**Lesetext:**
● ● ● ● ● ● ●

Wir haben bestimmt nichts unanständiges vor, nur wir dachten, dass doch vielleicht irgendwo da draußen mal eine Frau ist, die auch gentoo benutzt... Dann könnte man doch mit einigen Vorurteilen aufräumen...

----------

## ian!

 *_Salsero_ wrote:*   

> Wir haben bestimmt nichts unanständiges vor, nur wir dachten, dass doch vielleicht irgendwo da draußen mal eine Frau ist, die auch gentoo benutzt... Dann könnte man doch mit einigen Vorurteilen aufräumen...

 

Gibt es... zwar scheinbar nicht "direkt um die Ecke", aber es gibt sie...

z.B.: Brandy

Gruß,

ian!

----------

## ruth

hi jungs und mädels,

gibts eigentlich mittlerweile einen müncher gentoo stammtisch oder ist mal wieder ein treffen geplant?

(wömöglich mit'n paar leuten aus dem forum?)  :Wink: 

sagt doch bitte mal bescheid, ja?

gruss

rootshell

----------

## Fibbs

Na logo gibt es den!

Und zwar immer am zweiten Donnerstag des Monats um 19.00 Uhr im Cafe Neuhausen in München => http://www.cafe-neuhausen.de.

Beim nächsten Treffen am 12.02. werde ich persönlich zwar nicht dabei sein, ich freue mich aber trotzdem, wenn neue Leute zu uns finden.

Bis denne!

_Salsero_

----------

## spitzwegerich

 *Quote:*   

> Wenn Ladies kommen, die gentoo-Benutzerdasein nachweisen können, werden diese, bis zu einem gewissen Grad natürlich, Getränketechnisch von uns Kerls eingeladen.

 

Das "bis zu einem gewissen Grad natürlich" war schon gemeint als "unter 9 Weißbier gibts nix", oder?

Handelt es sich bei der erwähnten mailing-Liste um was münchenspezifisches?

----------

## Lenz

So, diesmal werde ich auch dabei sein. Komme so gegen 19 Uhr.

Gruß,

Lenz.

----------

## Fibbs

Wird ja ne richtig große Runde diesmal... 

und ich kann nicht dabei sein, grmpf!

Aber egal, nächsten Monat wird es hoffentlich auch wieder voll!

Ich wünsche Euch viel Spaß!

----------

## Fibbs

Supi, heute morgen hab ich erfahren, dass mein Kurs in Darmstadt ausfällt und ich deswegen jetzt frei habe.

Also dann, bis Donnerstag!

----------

## Fibbs

Es gibt Bilder vom Stammtisch:

http://christiananton.de/gallery/gentoo-muc-2003-12-02

Weitere Bilder werden im Laufe der Nacht bzw. morgen noch folgen.

Wir haben einen Rekord gebrochen, 20 User sind heute anwesend!

----------

## divx;-) man

Wie is den atm der Altersdurchschnitt bei den treffen?

weil naja ich mit meinen 17Jahren gehöre ja nicht gerade zu den ältesten ;D

----------

## Fibbs

Liebe Münchner Gentoo'ler,

ich darf heute mal wieder den offziziellen Münchner Gentoo-Stammtisch am Donnerstag, 10.06.04 ankündigen.

● ● ● ● ● ● ●

**Datenauszüge:**
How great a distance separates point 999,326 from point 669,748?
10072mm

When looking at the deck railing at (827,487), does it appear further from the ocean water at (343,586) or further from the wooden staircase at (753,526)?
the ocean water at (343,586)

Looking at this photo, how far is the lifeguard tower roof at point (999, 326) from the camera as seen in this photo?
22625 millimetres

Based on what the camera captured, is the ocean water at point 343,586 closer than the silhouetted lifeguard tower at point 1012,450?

● ● ● ● ● ● ●

**Aufgaben:**
a) Schreibe aus dem Forumsauszug die Stelle von „Beim nächsten Treffen“ bis „uns Kerls eingeladen.“ ab.
b) Nenne jeden Namen, der im Forumsauszug als Überschrift über einem Beitrag steht, jeweils nur einmal.

**Lösungen:**
a)
Beim nächsten Treffen am 12.02. werde ich persönlich zwar nicht dabei sein, ich freue mich aber trotzdem, wenn neue Leute zu uns finden.

Bis denne!

_Salsero_

----------

## spitzwegerich

 *Quote:*   

> Wenn Ladies kommen, die gentoo-Benutzerdasein nachweisen können, werden diese, bis zu einem gewissen Grad natürlich, Getränketechnisch von uns Kerls eingeladen.

b)
ian!
ruth
Fibbs
spitzwegerich
Lenz
divx;-) man